**RECORDS PROVIDED**
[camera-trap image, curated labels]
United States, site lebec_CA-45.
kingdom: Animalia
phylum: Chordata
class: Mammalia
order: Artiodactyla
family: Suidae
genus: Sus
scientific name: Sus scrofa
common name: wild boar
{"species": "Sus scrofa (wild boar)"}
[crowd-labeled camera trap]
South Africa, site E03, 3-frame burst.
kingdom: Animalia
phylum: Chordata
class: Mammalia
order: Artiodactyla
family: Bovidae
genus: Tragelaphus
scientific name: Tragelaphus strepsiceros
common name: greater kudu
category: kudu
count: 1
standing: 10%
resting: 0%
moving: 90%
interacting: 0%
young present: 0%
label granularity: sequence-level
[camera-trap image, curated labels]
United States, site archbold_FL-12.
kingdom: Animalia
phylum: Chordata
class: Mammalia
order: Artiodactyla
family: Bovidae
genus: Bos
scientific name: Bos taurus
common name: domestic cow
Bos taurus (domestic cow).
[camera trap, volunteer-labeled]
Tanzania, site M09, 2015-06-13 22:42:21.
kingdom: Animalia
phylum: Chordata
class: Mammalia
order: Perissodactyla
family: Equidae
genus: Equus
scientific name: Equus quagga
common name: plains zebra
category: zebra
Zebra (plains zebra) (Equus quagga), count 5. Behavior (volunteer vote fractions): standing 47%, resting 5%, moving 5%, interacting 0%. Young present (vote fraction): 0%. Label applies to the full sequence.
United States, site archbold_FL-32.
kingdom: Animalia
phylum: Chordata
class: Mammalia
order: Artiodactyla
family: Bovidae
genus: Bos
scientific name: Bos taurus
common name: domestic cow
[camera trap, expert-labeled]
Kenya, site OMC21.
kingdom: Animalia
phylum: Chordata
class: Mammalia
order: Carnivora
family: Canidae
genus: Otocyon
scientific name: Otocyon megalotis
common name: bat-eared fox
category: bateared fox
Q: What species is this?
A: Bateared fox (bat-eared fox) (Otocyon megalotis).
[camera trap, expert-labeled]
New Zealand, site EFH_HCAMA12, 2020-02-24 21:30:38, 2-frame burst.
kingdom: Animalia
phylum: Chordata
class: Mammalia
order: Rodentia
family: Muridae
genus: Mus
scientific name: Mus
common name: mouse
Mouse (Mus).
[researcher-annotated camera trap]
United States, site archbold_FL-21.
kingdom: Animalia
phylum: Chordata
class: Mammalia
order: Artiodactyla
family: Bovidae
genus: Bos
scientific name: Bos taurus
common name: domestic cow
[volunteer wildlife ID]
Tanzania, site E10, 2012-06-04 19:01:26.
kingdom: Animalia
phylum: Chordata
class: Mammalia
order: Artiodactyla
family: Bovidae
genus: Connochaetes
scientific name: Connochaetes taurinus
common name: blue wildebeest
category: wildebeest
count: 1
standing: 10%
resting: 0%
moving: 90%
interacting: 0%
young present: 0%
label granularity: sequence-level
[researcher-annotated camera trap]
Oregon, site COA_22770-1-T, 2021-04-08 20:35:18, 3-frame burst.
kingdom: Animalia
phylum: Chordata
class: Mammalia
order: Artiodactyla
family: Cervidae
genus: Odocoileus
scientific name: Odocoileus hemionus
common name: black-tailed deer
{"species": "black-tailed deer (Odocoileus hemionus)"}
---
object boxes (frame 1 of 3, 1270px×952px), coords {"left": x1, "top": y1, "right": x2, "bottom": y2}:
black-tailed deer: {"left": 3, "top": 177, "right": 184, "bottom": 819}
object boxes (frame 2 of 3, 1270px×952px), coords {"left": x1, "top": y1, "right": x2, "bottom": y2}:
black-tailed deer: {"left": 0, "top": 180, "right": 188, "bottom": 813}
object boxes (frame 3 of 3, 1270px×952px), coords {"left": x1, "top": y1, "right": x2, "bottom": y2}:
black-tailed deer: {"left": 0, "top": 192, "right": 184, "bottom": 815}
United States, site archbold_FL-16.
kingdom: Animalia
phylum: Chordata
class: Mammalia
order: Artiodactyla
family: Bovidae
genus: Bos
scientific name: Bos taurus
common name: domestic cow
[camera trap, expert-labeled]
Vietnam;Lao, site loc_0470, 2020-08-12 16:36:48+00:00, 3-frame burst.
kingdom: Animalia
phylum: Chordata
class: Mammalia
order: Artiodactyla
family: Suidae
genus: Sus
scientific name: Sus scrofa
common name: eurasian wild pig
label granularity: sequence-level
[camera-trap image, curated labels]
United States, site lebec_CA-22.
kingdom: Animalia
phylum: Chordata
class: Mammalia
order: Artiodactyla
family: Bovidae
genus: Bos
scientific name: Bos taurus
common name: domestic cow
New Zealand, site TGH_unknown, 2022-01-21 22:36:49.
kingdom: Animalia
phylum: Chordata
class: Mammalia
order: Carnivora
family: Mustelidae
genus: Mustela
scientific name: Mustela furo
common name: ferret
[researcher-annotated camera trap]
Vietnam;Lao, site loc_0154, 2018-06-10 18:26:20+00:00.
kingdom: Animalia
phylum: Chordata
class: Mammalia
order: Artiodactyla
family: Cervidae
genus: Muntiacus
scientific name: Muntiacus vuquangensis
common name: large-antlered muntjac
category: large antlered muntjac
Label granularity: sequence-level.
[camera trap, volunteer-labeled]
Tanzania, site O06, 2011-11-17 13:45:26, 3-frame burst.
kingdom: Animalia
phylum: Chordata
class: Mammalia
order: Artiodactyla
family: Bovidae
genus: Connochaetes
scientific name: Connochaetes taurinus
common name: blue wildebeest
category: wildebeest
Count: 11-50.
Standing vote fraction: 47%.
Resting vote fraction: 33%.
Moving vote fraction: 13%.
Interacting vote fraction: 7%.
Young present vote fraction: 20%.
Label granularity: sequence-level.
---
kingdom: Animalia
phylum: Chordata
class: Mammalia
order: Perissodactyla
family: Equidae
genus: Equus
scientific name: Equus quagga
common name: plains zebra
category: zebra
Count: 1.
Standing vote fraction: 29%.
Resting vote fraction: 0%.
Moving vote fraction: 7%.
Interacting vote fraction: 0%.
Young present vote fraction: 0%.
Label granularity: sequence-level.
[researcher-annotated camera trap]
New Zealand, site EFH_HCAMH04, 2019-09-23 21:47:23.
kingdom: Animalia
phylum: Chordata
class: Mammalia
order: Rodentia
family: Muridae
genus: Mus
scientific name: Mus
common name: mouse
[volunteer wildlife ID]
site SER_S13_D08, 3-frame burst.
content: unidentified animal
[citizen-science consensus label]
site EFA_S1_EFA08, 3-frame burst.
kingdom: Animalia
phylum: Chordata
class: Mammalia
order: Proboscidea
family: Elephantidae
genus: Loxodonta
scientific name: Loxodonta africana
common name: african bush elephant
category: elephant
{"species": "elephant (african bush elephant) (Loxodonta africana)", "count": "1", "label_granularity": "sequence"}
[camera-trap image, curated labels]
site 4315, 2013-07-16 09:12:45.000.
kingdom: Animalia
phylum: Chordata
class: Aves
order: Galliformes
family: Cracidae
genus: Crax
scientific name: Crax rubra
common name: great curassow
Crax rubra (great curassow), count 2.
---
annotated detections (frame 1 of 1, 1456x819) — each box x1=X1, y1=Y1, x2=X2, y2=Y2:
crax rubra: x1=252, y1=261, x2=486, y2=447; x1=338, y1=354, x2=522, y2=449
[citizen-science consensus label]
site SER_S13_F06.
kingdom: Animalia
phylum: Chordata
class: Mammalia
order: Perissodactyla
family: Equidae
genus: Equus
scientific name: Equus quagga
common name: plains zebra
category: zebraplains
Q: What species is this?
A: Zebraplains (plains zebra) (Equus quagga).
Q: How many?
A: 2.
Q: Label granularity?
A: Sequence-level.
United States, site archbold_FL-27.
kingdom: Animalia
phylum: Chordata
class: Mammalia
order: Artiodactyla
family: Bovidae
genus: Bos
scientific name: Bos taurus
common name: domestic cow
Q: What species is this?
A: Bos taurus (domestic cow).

**PROBLEM DETAILS**
State how many lines of the listing include the word "States". Reply with the number alone.

**ANSWER TO THIS PROBLEM**
7